EXERCISE
Write out exactly, please, the lines from the one containing "Looking at this scene, which among" to the end of the material.

TASK MATERIAL
▼▼▼

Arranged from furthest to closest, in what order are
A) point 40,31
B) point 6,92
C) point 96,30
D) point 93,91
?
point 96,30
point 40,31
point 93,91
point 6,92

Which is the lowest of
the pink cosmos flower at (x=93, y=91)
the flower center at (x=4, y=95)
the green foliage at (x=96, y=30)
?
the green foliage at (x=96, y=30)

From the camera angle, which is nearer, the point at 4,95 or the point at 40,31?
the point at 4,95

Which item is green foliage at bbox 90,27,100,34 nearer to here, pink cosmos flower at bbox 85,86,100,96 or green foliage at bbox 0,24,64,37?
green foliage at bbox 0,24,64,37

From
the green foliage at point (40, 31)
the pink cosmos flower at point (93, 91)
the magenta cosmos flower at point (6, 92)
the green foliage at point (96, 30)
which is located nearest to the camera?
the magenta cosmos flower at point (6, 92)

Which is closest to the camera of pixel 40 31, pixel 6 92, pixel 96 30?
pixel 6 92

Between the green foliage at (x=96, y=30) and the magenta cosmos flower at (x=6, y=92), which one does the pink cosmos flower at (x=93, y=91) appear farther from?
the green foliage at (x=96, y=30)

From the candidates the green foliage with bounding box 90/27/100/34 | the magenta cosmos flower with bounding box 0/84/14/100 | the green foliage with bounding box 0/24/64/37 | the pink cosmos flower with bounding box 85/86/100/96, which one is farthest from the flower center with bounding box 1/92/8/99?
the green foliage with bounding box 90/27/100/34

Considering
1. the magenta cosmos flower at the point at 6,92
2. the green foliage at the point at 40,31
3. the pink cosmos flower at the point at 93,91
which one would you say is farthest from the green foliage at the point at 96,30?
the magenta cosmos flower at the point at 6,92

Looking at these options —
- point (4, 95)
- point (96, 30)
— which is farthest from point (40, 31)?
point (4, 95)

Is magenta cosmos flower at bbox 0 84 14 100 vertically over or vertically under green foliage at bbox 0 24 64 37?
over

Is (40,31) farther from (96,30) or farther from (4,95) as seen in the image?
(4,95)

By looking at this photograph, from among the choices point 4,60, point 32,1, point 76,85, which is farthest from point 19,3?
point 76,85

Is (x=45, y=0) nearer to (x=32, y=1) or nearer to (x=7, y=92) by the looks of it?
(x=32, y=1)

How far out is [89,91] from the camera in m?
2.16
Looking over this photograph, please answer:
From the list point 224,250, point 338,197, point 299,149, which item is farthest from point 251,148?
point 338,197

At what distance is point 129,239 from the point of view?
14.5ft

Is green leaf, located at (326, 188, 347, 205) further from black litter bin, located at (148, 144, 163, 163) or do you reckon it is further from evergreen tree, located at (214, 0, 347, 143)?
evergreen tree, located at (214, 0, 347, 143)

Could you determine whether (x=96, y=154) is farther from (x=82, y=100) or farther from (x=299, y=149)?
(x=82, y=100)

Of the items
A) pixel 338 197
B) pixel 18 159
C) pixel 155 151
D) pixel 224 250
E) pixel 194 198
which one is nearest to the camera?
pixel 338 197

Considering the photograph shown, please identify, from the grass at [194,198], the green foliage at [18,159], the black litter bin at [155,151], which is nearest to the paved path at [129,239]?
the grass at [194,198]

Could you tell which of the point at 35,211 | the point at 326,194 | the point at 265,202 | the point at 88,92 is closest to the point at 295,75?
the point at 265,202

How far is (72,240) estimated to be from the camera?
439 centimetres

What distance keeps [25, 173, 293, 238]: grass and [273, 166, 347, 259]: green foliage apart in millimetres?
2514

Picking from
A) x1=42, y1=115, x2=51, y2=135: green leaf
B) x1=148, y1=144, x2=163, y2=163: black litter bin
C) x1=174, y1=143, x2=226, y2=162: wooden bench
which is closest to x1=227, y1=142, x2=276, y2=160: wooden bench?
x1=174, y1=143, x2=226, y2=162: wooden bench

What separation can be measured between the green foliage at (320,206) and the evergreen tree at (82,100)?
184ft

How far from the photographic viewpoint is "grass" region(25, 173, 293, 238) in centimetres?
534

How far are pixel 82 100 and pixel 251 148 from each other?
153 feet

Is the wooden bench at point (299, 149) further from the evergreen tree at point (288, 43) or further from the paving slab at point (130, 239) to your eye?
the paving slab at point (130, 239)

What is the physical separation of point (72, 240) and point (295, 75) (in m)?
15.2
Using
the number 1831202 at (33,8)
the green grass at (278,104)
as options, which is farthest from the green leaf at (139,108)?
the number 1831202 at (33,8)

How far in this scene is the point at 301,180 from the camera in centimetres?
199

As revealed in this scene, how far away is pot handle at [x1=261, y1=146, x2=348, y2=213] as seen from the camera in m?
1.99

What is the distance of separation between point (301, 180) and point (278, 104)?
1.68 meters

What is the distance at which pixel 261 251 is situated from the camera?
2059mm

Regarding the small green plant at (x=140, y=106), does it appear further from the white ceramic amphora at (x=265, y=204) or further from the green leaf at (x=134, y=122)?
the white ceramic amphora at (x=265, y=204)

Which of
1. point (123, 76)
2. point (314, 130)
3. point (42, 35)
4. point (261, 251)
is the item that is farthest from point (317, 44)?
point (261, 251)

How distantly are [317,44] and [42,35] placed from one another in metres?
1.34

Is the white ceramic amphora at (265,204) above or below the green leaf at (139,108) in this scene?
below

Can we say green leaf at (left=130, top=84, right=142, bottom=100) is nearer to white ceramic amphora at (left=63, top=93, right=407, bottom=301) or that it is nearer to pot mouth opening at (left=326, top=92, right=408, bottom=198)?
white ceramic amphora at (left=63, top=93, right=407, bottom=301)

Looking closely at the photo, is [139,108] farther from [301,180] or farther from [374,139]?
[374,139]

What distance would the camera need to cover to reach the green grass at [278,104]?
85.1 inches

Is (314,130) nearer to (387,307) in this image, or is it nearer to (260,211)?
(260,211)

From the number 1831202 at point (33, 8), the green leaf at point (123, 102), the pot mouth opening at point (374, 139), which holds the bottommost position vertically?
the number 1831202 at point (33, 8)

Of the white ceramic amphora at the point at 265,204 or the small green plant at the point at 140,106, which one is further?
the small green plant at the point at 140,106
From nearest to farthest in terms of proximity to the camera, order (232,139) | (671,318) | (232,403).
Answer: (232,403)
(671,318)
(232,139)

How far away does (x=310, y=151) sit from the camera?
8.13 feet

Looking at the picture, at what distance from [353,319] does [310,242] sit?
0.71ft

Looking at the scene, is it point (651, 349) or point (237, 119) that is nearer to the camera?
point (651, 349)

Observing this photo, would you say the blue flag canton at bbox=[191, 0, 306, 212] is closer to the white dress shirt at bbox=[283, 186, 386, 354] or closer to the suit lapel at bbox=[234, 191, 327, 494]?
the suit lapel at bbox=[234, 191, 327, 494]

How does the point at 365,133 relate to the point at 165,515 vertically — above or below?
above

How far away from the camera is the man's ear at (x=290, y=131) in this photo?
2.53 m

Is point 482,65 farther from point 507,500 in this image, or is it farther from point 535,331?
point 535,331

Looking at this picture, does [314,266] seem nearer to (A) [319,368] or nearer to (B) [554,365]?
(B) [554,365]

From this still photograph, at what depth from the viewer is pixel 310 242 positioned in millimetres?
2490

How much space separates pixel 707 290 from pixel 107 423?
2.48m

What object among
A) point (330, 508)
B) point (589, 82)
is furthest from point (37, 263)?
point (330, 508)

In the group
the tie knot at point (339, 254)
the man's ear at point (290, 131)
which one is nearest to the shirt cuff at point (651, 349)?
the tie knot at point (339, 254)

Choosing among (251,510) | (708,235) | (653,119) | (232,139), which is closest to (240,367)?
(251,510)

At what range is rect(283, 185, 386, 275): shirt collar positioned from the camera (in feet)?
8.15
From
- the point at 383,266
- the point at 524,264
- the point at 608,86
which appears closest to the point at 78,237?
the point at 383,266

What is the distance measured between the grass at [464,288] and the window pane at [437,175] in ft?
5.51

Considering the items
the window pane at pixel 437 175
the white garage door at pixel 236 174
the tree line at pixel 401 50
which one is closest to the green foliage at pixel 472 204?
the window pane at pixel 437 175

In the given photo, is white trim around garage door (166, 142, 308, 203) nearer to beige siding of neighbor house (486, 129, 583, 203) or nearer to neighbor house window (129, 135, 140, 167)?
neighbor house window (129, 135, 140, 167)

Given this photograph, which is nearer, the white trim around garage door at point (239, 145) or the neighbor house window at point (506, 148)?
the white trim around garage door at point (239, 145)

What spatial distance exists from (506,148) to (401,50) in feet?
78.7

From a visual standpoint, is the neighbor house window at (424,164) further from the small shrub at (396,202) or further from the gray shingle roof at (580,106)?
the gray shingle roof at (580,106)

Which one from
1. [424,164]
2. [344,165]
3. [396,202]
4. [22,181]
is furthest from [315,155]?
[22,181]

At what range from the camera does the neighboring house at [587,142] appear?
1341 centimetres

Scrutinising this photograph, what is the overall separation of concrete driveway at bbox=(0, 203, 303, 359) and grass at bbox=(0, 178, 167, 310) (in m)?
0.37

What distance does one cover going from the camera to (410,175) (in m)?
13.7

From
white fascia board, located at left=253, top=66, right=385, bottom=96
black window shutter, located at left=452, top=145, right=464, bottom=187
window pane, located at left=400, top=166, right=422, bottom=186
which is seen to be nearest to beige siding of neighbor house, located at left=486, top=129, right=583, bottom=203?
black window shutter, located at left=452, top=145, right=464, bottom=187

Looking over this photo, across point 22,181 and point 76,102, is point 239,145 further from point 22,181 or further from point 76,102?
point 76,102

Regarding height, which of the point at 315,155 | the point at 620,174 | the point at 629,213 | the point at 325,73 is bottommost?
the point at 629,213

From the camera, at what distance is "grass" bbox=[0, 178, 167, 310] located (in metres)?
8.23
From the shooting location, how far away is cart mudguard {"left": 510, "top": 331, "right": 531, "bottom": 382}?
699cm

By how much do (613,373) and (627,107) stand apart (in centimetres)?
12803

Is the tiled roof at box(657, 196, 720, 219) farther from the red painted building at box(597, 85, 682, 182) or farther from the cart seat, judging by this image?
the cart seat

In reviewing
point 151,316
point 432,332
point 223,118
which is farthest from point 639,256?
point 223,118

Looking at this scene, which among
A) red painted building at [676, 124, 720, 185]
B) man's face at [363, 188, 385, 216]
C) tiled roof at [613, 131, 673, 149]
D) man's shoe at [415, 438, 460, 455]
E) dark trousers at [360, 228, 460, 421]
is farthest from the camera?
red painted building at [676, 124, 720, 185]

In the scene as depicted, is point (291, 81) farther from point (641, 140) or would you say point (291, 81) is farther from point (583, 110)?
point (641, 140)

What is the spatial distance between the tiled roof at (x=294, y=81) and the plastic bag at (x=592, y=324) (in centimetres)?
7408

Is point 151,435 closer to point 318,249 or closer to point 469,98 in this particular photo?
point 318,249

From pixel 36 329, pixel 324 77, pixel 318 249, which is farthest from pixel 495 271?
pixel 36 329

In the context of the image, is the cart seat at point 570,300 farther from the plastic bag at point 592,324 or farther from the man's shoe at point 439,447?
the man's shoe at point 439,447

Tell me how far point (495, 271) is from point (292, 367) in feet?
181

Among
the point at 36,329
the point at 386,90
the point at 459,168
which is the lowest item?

▲▲▲

FINAL ANSWER
Looking at this scene, which among
A) red painted building at [676, 124, 720, 185]
B) man's face at [363, 188, 385, 216]
C) tiled roof at [613, 131, 673, 149]
D) man's shoe at [415, 438, 460, 455]
E) dark trousers at [360, 228, 460, 421]
is farthest from the camera?
red painted building at [676, 124, 720, 185]

In the scene as depicted, is point (291, 81) farther from point (641, 140) or would you say point (291, 81) is farther from point (583, 110)?
point (641, 140)

What is the spatial distance between the tiled roof at (x=294, y=81) and the plastic bag at (x=592, y=324) (in centimetres)?
7408

Is point 151,435 closer to point 318,249 or closer to point 469,98 in this particular photo?
point 318,249

From pixel 36 329, pixel 324 77, pixel 318 249, which is farthest from pixel 495 271?
pixel 36 329

In the context of the image, is the cart seat at point 570,300 farther from the plastic bag at point 592,324 or farther from the man's shoe at point 439,447?
the man's shoe at point 439,447

Tell me how far point (495, 271) is from point (292, 367) in feet?
181

Among
the point at 36,329
the point at 386,90
the point at 459,168
which is the lowest item?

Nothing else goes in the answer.